Entries provided:
☆ ☆ ☆ ☆ ☆ ☆ ☆

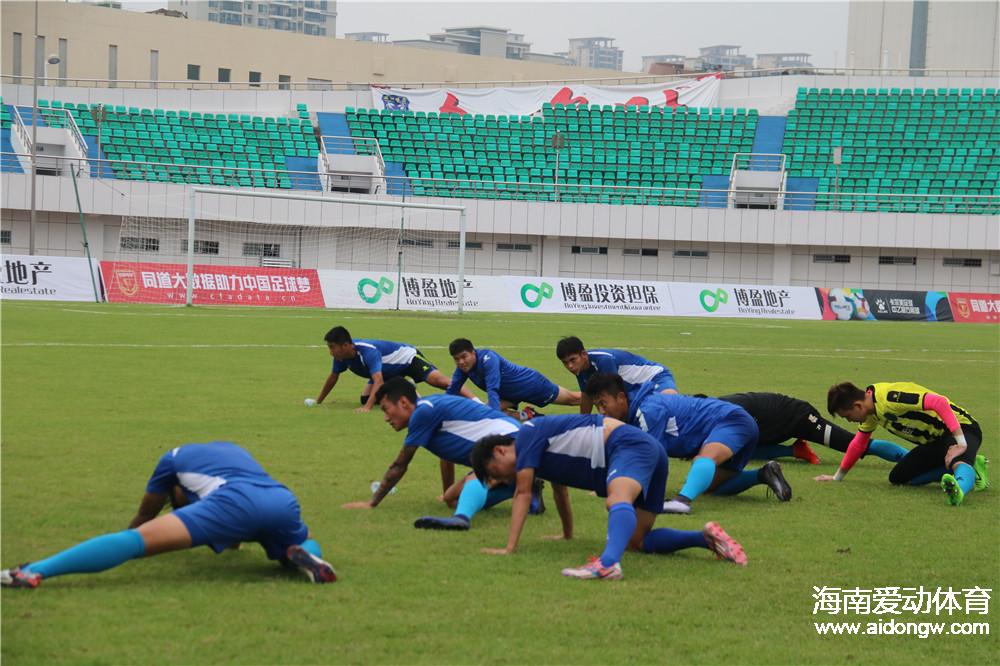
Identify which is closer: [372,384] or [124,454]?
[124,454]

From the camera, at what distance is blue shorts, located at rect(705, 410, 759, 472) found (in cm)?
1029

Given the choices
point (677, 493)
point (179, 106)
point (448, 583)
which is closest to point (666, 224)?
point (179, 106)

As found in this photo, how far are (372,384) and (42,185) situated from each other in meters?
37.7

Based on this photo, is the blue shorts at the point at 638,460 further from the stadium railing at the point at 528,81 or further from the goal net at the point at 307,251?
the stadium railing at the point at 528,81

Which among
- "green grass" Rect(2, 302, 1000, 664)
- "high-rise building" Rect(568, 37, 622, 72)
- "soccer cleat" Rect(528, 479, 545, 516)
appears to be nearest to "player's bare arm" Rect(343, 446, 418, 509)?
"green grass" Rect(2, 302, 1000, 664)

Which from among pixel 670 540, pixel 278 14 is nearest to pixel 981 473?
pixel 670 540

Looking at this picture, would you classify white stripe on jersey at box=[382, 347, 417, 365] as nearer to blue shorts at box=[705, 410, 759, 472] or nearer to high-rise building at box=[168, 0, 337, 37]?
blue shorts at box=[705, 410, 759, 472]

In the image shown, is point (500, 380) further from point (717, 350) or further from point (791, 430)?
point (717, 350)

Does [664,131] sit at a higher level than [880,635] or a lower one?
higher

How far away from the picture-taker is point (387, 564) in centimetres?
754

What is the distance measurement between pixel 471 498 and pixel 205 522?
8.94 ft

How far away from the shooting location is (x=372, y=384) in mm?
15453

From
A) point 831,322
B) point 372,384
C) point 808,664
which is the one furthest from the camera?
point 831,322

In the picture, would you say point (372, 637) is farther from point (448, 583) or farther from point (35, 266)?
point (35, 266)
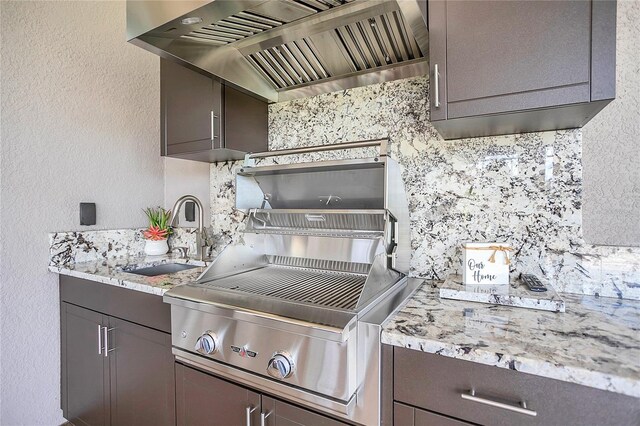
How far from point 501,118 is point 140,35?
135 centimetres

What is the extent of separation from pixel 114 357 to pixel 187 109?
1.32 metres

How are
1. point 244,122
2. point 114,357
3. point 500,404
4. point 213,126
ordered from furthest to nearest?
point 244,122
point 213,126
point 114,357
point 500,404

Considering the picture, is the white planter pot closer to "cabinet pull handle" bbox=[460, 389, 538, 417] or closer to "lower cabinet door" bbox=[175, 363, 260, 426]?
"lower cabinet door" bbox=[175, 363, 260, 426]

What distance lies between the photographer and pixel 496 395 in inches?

☆ ☆ ☆ ☆ ☆ ☆ ☆

Task to complete: Update the data above by replacing every instance of "high-rise building" with "office tower", leaving everything else unchanged and omitting the pictures.

Answer to the problem:
Identify which is closer: [372,384] or [124,454]?
[124,454]

From the camera, at what distance is blue shorts, located at rect(705, 410, 759, 472) found (in cm)?
1029

Given the choices
point (677, 493)
point (179, 106)
point (448, 583)
which is closest to point (666, 224)?
point (179, 106)

As found in this photo, how far are (372,384) and (42,185) situated from each other in meters?
37.7

Based on this photo, is the blue shorts at the point at 638,460 further from the stadium railing at the point at 528,81 or further from the goal net at the point at 307,251?
the stadium railing at the point at 528,81

Which among
- "green grass" Rect(2, 302, 1000, 664)
- "office tower" Rect(568, 37, 622, 72)
- "soccer cleat" Rect(528, 479, 545, 516)
appears to be nearest to "player's bare arm" Rect(343, 446, 418, 509)?
"green grass" Rect(2, 302, 1000, 664)

Which from among pixel 670 540, pixel 278 14 is nearest to pixel 981 473?
pixel 670 540

Looking at this picture, would you classify white stripe on jersey at box=[382, 347, 417, 365] as nearer to blue shorts at box=[705, 410, 759, 472] or nearer to office tower at box=[168, 0, 337, 37]?
blue shorts at box=[705, 410, 759, 472]

In the image shown, is point (500, 380) further from point (717, 350) or further from point (791, 430)?
point (717, 350)

Does [664,131] sit at a higher level than [880,635] or a lower one?
higher

How far away from the picture-taker is point (387, 564) in centimetres?
754

What is the distance measurement between pixel 471 498 and pixel 205 522?
8.94 ft

How far away from the shooting location is (x=372, y=384) in mm?
15453

From
A) point 831,322
B) point 372,384
C) point 808,664
which is the one furthest from the camera?
point 831,322

In the picture, would you say point (372, 637) is farther from point (448, 583) or farther from point (35, 266)?
point (35, 266)
How far from point 501,118 is point 140,35?
135 centimetres

What is the extent of separation from pixel 114 357 to pixel 187 109?
1.32 metres

How are
1. point 244,122
2. point 114,357
3. point 500,404
4. point 213,126
ordered from furthest to nearest?
point 244,122
point 213,126
point 114,357
point 500,404

Considering the picture, is the white planter pot closer to "cabinet pull handle" bbox=[460, 389, 538, 417] or closer to "lower cabinet door" bbox=[175, 363, 260, 426]?
"lower cabinet door" bbox=[175, 363, 260, 426]

What distance lies between the photographer and pixel 496 395 in inches?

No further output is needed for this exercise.